▶ _Extrait de page_
============

Epais brouillard sur la City de Londres

La Grande-Bretagne, dont la City de Londres est la première place financière au monde, présente une très grande vulnérabilité à l'argent sale et à la délinquance financière : après Monaco, le Liechtenstein et la Suisse, la mission parlementaire française sur le blanchiment des capitaux épingle sévèrement le secteur financier et bancaire britannique, peu sensible à cette question, mais aussi le gouvernement, accusé de «grave complaisance» envers l'argent criminel.
La fameuse City de Londres constitue, sur moins de 3 km2, la première place financière au monde, 18.000 milliards de FF, soit davantage que New York et six fois la place de Paris. Près de 500 banques étrangères sont représentées à Londres contre moins de 300 aux Etats-Unis et moins de 200 en France. C'est dire si son activité financière est sans commune mesure avec celle du Liechtenstein ou même de la Suisse qui ont fait l'objet de précédents rapports. Or, la mission d'information des députés français sur les obstacles au contrôle et à la répression de la délinquance financière et le blanchiment des capitaux rend public un rapport très sévère sur la Grande-Bretagne et ses dépendances : Gibraltar et îles anglo-normandes.

============

▶ _Données fournies_
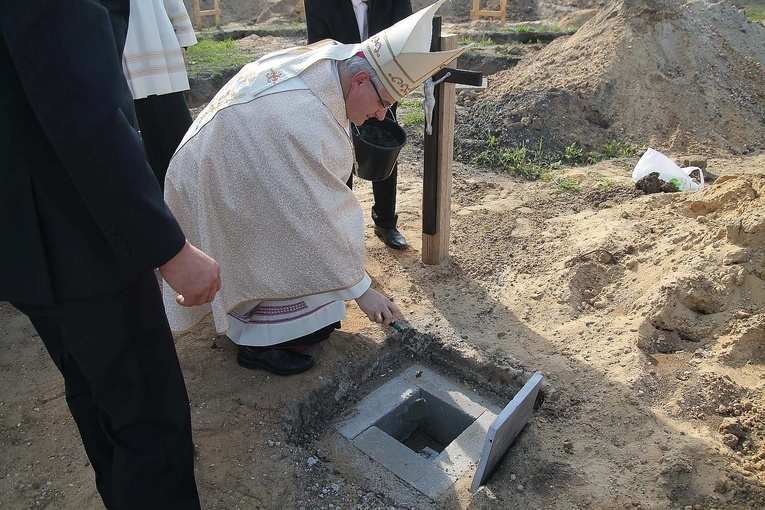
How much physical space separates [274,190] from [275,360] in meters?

============

▶ _Consigne donnée 1_
Dans l'extrait sur la City de Londres, relevez tous les pays ou territoires que la mission parlementaire française a épinglés avant la Grande-Bretagne.
▶ _Consigne donnée 2_
Traduisez en anglais la phrase suivante de l'extrait sur la City de Londres : « Près de 500 banques étrangères sont représentées à Londres contre moins de 300 aux Etats-Unis et moins de 200 en France. »

▶ _Réponse complète 1_
Monaco, le Liechtenstein, la Suisse

▶ _Réponse complète 2_
Nearly 500 foreign banks are represented in London, compared with fewer than 300 in the United States and fewer than 200 in France.